Wettrennen in der Boxengasse: Whiting will Farce beenden

In Monza zum Auftakt des Italien-Wochenendes führte das zur kuriosen Situation, dass Renault-Star Nico Hülkenberg und sein künftiger Teamkollege Ricciardo sich ein Rennen in der Boxengasse lieferten, wer zuerst an der weißen Linie steht - lange bevor das erste Training freigegeben wurde. In Sotschi stellte sich McLaren-Ersatzfahrer Lando Norris im Auto von Fernando Alonso 15 Minuten vor Trainingsstart am Boxengassen-Ende auf, hinter ihm folgten aneinandergereiht die Autos der Red-Bull- und Toro-Rosso-Piloten in der Schlange.

Für Whiting soll mit dem bizarren Schauspiel künftig Schluss sein - er will alle Fahrer im Qualifying sich miteinander messen lassen. Derzeit gibt es für strafversetzte Piloten keinen Anlass, vor dem Rennen unnötig Reifen oder Motorlaufleistung zu verschwenden. "Doch es gibt einen anderen Weg, um das zu regeln", wirft der Renndirektor ein. "Wenn wir fünf Fahrer am Ende des Feldes haben, dann sollten wir sie so starten lassen, wie sie sich qualifiziert haben. Das wäre besser, als diese ziemliche Farce mit den aufgereihten Autos in der Boxengasse im Freien Training", so Whiting.


Grand Prix von Russland

Der Brite glaubt: "Das wäre der Anreiz, dass sie im Qualifying tatsächlich raus gehen und versuchen würden, die bestmögliche Position zu erzielen. Zumindest hätten wir dann auch die strafenregulierten Startplätze 16 bis 20 in der Reihenfolge, wie sie im Qualifying abgeschnitten haben. Über diesen Vorschlag werden wir mit den Teams diskutieren." Zur bisherigen Reglung war es gekommen, weil die FIA zur Formel-1-Saison 2018 das Ende der bisherigen absurden Gridstrafen beschlossen hatte. 2017 wurde McLaren-Pilot Stoffel Vandoorne in Spa beispielsweise eine Rückversetzung um 65 Plätze aufgebrummt, nachdem bei ihm mehrfach der Motor gewechselt werden musste.

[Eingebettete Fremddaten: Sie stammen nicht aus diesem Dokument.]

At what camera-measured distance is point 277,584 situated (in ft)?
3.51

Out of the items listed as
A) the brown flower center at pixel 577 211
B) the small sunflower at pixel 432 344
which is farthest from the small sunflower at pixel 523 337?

Plus 65 Plätze: Aktuelle Regelung Resultat des Strafenwahnsinns

"Auch wenn die Strafen riesig waren, hatten wir nie zwei Fahrer auf ein und demselben Startplatz. Ein Fahrer wurde 40 Plätze rückversetzt - er war dann eben Letzter der Startaufstellung. Dann wurde - schon mit großem Abstand - der nächste bestraft und am Ende reihte sich alles schön auf den 20 Plätzen ein. Jetzt haben wir im neuen Reglement den Fall, dass fünf Fahrer dieselbe Strafe bekommen. Wie stellt man sie also auf? Der Gedanke der Kommissare war: Am Ende des Feldes heißt am Ende des Feldes. Was auch immer passiert, diese fünf Autos müssen von ganz hinten starten."

Dabei soll es auch künftig bleiben - allerdings will Whiting die exakte Startreihenfolge der Bestraften auf der Strecke und nicht in der Boxengasse ermitteln lassen. Ob sein Vorschlag von der Formel-1-Kommission und den Teams durchgewinkt wird, darüber hält sich der 66-Jährige noch bedeckt. "Mal sehen. Ich denke, es ist eine vernünftige Lösung. Vielleicht gibt es aber auch Nachteile, über die wir noch nicht nachgedacht haben. Die ganze Idee ist noch ziemlich frisch", so Whiting abschließend.